Selon les syndicalistes, le compromis de la Présidence lettonne, bien qu’apparaissant comme faits "sur mesure" pour les plus petits pays, "semble voué à l’échec". S’ils reconnaissent que les règlements d’exception proposés "ont été élargis", les manifestants y voient avant tout une "tentative impuissante". "Le compromis prévoit une attribution directe [des contrats de service public] à condition que la valeur du contrat de service soit inférieure à 7,5 millions d’euros et/ou si la capacité de transport est inférieure à 500 000 passagers/kilomètres. Ce n’est absolument pas un compromis satisfaisant", a souligné Jean-Claude Thümmel, président du FNCTTFEL.
Les syndicalistes estiment par ailleurs que le règlement actuellement en vigueur en matière de transport ferroviaire, à savoir le règlement 1370/2007, qui laisse la liberté aux mandataires d’opter entre un appel d’offre ou une attribution directe. "Par conséquent, nous n’avons pas besoin d’un modèle qui ne se base que sur la compétitivité et la mise en concurrence", a poursuivi le président du FNCTTFEL. Au contraire, un appel d’offre systématique, tant pour les services publics de transport sur rail et sur route, engendrerait "une pression sur les prestataires potentiels, indépendamment de leur appartenance au secteur public ou privé" qui "aura des répercussions inévitables sur les conditions de travail et les conditions sociales", disent les syndicats pour lesquels "compétitivité signifie avant tout réduction des coûts".

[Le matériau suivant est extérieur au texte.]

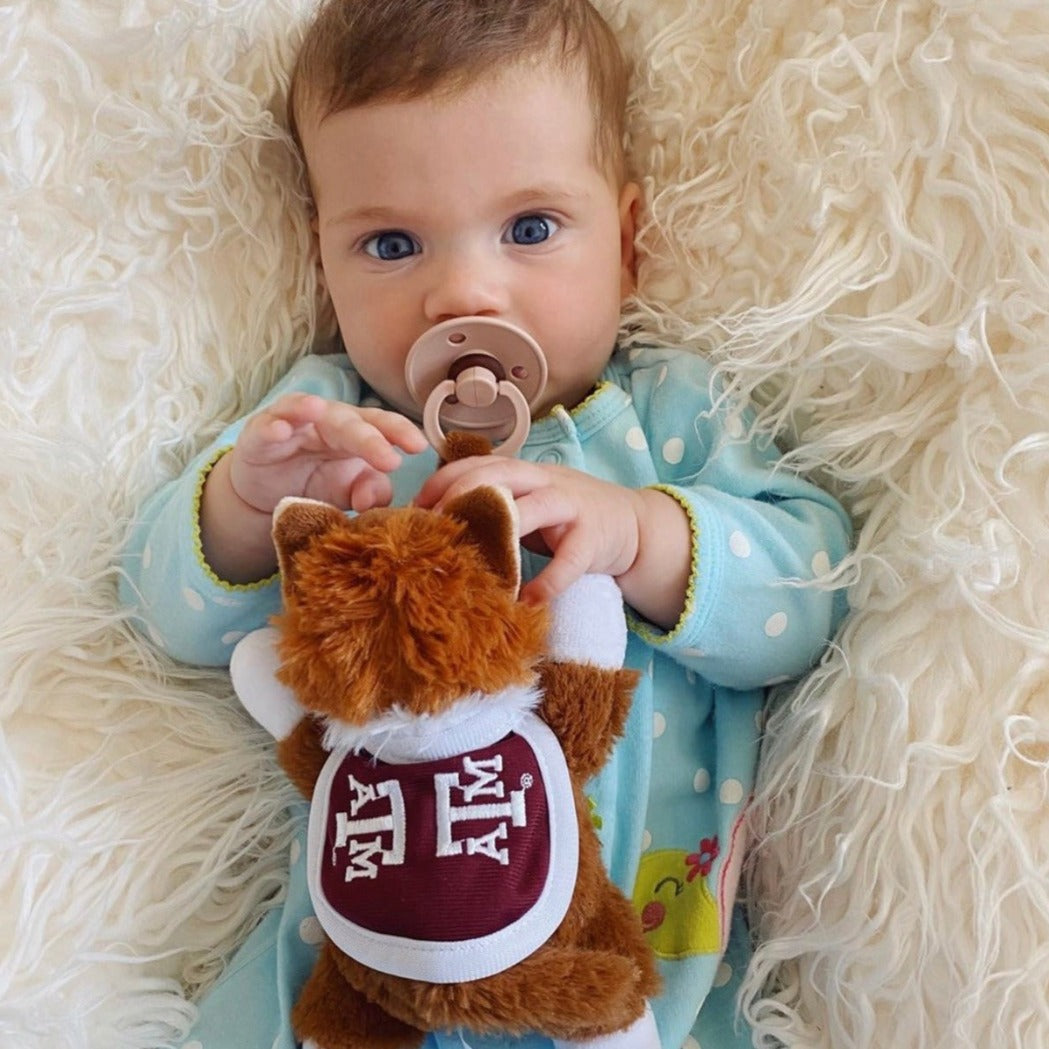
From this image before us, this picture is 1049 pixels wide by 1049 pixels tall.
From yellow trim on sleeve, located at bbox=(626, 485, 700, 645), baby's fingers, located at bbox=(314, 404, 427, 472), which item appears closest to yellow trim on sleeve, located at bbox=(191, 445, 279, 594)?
baby's fingers, located at bbox=(314, 404, 427, 472)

"La sécurité au travail et la sécurité du travail seront sous pression et le résultat de cette spirale sera le dumping social. A ce jeu, personne, hormis les profiteurs, ne sera gagnant", a encore dit Jean-Claude Thümmel.
Les organisations syndicales membres de l’ETF en appellent donc aux ministres européens réunis en Conseil Transports pour qu’ils tiennent compte de plusieurs de leurs revendications, et notamment à considérer que la libéralisation n’a ni "fourni le changement de paradigme promis", ni "créé d’emplois supplémentaires" et que le dumping social "est une réalité en Europe". Elles revendiquent en conséquence la possibilité de maintenir des entreprises ferroviaires intégrées et de conserver le règlement en vigueur, ainsi que d’évaluer "objectivement" les mesures de libéralisation mise en œuvre jusqu’à présent dans le secteur.
Le piquet de protestation a également été l’occasion pour les syndicalistes d’une brève rencontre avec le ministre luxembourgeois du Développement durable et des Infrastructures, François Bausch, dont Jean-Claude Thümmel a salué la volonté exprimée de faire de la lutte contre le dumping social une des priorités de la Présidence luxembourgeoise du Conseil de l’UE, qui débute le 1er juillet 2015.
Le ministre s’est dit "absolument d’accord" sur le fait que la réforme du rail devait avoir pour objectif de doter l’Europe d’un secteur ferroviaire de qualité et d’assurer la transparence du secteur, et qu’il s’agissait avant tout de "faire quelque chose qui soit en faveur des citoyens" pour que ces derniers puissent bénéficier de services publics de transports de qualité. "Si on se concentre sur les critères de qualité, je pense que nous aurons à la fin un paquet avec de nombreux éléments positifs, comme l’interopérabilité", a-t-il notamment dit.